▶ REQUEST
Reproduce all of the data below verbatim, line for line, changing nothing.

▶ DATA FOR THIS EXERCISE
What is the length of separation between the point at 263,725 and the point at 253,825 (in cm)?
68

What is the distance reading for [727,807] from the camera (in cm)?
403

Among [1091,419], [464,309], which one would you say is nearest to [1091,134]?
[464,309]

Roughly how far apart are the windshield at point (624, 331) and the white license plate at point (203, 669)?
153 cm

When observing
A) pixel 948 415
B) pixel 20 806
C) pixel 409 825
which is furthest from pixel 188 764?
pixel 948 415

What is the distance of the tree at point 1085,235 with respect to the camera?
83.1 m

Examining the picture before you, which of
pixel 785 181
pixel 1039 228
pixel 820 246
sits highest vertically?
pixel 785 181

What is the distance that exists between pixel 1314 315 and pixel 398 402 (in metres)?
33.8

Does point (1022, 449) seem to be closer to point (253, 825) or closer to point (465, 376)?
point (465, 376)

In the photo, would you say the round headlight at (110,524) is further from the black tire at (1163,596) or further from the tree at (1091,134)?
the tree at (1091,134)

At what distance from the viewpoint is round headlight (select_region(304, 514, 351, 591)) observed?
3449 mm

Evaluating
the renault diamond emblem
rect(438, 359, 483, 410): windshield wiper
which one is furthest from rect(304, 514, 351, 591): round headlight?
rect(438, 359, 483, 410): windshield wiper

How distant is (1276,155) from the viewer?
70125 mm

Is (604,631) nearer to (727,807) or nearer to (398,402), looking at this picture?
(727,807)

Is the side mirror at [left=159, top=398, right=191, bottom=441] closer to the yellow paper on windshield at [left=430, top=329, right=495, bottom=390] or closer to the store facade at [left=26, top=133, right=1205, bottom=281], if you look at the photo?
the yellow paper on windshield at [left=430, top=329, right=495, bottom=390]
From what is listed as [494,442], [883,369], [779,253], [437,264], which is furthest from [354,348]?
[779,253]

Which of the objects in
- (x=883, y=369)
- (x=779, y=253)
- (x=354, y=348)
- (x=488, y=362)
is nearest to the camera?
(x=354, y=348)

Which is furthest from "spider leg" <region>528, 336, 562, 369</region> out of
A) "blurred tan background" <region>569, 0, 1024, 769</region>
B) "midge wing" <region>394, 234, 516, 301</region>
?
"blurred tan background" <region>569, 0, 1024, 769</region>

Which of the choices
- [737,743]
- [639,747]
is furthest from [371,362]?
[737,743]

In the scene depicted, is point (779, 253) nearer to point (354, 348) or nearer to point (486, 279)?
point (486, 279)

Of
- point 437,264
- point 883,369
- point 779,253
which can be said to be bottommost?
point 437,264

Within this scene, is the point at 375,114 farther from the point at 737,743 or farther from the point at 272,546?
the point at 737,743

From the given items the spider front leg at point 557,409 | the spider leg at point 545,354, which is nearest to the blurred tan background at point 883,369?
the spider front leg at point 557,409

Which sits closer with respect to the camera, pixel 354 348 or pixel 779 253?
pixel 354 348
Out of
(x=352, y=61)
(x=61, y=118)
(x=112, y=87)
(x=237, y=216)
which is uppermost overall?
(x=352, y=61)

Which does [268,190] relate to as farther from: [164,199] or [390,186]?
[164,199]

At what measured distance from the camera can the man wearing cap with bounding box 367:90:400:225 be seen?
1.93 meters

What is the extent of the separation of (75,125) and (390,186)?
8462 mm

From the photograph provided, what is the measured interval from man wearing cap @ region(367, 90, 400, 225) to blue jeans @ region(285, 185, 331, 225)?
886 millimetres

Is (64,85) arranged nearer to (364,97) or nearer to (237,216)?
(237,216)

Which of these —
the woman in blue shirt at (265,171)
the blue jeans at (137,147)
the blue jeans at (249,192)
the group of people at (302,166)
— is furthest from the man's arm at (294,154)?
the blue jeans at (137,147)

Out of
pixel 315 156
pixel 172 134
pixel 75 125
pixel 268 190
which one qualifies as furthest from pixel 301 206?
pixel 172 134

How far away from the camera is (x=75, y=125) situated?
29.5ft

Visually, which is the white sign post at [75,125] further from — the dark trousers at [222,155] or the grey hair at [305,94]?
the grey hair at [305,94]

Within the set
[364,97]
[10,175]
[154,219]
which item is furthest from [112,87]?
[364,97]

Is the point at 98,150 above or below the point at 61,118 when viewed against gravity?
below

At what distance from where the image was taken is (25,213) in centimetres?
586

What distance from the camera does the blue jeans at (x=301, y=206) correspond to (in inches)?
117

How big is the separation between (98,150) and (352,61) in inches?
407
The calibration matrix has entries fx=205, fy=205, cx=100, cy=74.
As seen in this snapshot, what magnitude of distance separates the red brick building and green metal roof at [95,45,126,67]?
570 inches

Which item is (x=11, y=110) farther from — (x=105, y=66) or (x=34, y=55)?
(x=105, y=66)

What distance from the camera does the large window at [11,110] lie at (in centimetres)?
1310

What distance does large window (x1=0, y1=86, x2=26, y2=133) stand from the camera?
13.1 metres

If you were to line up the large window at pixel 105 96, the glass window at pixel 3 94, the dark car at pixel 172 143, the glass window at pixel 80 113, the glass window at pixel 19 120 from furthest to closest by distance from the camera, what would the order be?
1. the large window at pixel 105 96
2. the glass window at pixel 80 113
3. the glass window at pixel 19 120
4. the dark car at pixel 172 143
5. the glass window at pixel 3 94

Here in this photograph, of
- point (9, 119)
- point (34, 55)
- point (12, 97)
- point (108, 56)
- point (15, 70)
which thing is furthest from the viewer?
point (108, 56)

▶ ANSWER TO THIS PROBLEM
What is the length of separation between the point at 263,725 and the point at 253,825 (in cm)?
68

What is the distance reading for [727,807] from the camera (in cm)?
403

Among [1091,419], [464,309], which one would you say is nearest to [1091,134]?
[464,309]

Roughly how far apart are the windshield at point (624, 331) and the white license plate at point (203, 669)?
153 cm

When observing
A) pixel 948 415
B) pixel 20 806
C) pixel 409 825
which is furthest from pixel 188 764?
pixel 948 415

What is the distance of the tree at point 1085,235 with respect to the camera?
83.1 m

Examining the picture before you, which of
pixel 785 181
pixel 1039 228
pixel 820 246
sits highest vertically?
pixel 785 181

What is the distance that exists between pixel 1314 315 and pixel 398 402 (in metres)?
33.8

Does point (1022, 449) seem to be closer to point (253, 825) or closer to point (465, 376)?
point (465, 376)

In the photo, would you say the round headlight at (110,524) is further from the black tire at (1163,596) or further from the tree at (1091,134)?
the tree at (1091,134)

At what distance from the viewpoint is round headlight (select_region(304, 514, 351, 591)) observed?
3449 mm

Evaluating
the renault diamond emblem
rect(438, 359, 483, 410): windshield wiper
which one is furthest from rect(304, 514, 351, 591): round headlight?
rect(438, 359, 483, 410): windshield wiper

How distant is (1276,155) from the viewer?
70125 mm

Is (604,631) nearer to (727,807) or nearer to (398,402), looking at this picture?
(727,807)

Is the side mirror at [left=159, top=398, right=191, bottom=441] closer to the yellow paper on windshield at [left=430, top=329, right=495, bottom=390] or closer to the store facade at [left=26, top=133, right=1205, bottom=281], if you look at the photo?
the yellow paper on windshield at [left=430, top=329, right=495, bottom=390]
From what is listed as [494,442], [883,369], [779,253], [437,264], which is furthest from [354,348]?
[779,253]

Which of the objects in
- (x=883, y=369)
- (x=779, y=253)
- (x=354, y=348)
- (x=488, y=362)
is nearest to the camera?
(x=354, y=348)

Which is furthest from "spider leg" <region>528, 336, 562, 369</region> out of
A) "blurred tan background" <region>569, 0, 1024, 769</region>
B) "midge wing" <region>394, 234, 516, 301</region>
?
"blurred tan background" <region>569, 0, 1024, 769</region>

Which of the choices
- [737,743]
- [639,747]
is furthest from [371,362]?
[737,743]

In the scene depicted, is point (779, 253) nearer to point (354, 348) or nearer to point (486, 279)?
point (486, 279)

Of
- point 437,264
- point 883,369
- point 779,253
which can be said to be bottommost?
point 437,264

Within this scene, is the point at 375,114 farther from the point at 737,743 or farther from the point at 272,546?
the point at 737,743

From the given items the spider front leg at point 557,409 | the spider leg at point 545,354, which is nearest to the blurred tan background at point 883,369?
the spider front leg at point 557,409

Which sits closer with respect to the camera, pixel 354 348 or pixel 779 253?
pixel 354 348
Out of
(x=352, y=61)
(x=61, y=118)
(x=112, y=87)
(x=237, y=216)
which is uppermost overall?
(x=352, y=61)

Which does [268,190] relate to as farther from: [164,199] or [390,186]?
[164,199]

At what measured distance from the camera can the man wearing cap with bounding box 367:90:400:225 be seen?
1.93 meters

What is the extent of the separation of (75,125) and (390,186)?
8462 mm

From the photograph provided, what is the measured interval from man wearing cap @ region(367, 90, 400, 225) to blue jeans @ region(285, 185, 331, 225)?
886 millimetres

Is (64,85) arranged nearer to (364,97) or nearer to (237,216)?
(237,216)

Which of these —
the woman in blue shirt at (265,171)
the blue jeans at (137,147)
the blue jeans at (249,192)
the group of people at (302,166)
— is furthest from the man's arm at (294,154)?
the blue jeans at (137,147)

Out of
pixel 315 156
pixel 172 134
pixel 75 125
pixel 268 190
which one qualifies as furthest from pixel 301 206?
pixel 172 134

How far away from the camera is (x=75, y=125) situated?
29.5ft

Visually, which is the white sign post at [75,125] further from — the dark trousers at [222,155] or the grey hair at [305,94]?
the grey hair at [305,94]

Within the set
[364,97]
[10,175]
[154,219]
which item is furthest from [112,87]?
[364,97]

Is the point at 98,150 above or below the point at 61,118 when viewed against gravity?
below

At what distance from where the image was taken is (25,213) in centimetres?
586

What distance from the camera does the blue jeans at (x=301, y=206) correspond to (in inches)?
117

How big is the separation between (98,150) and (352,61) in inches?
407
The calibration matrix has entries fx=205, fy=205, cx=100, cy=74.
As seen in this snapshot, what magnitude of distance separates the red brick building and green metal roof at [95,45,126,67]?
570 inches

Which item is (x=11, y=110) farther from — (x=105, y=66) or (x=34, y=55)?
(x=105, y=66)

What distance from the camera does the large window at [11,110] lie at (in centimetres)?
1310

What distance does large window (x1=0, y1=86, x2=26, y2=133) stand from the camera?
13.1 metres

If you were to line up the large window at pixel 105 96, the glass window at pixel 3 94, the dark car at pixel 172 143, the glass window at pixel 80 113, the glass window at pixel 19 120 from furthest to closest by distance from the camera, what would the order be?
1. the large window at pixel 105 96
2. the glass window at pixel 80 113
3. the glass window at pixel 19 120
4. the dark car at pixel 172 143
5. the glass window at pixel 3 94

Here in this photograph, of
- point (9, 119)
- point (34, 55)
- point (12, 97)
- point (108, 56)
- point (15, 70)
which thing is furthest from the viewer?
point (108, 56)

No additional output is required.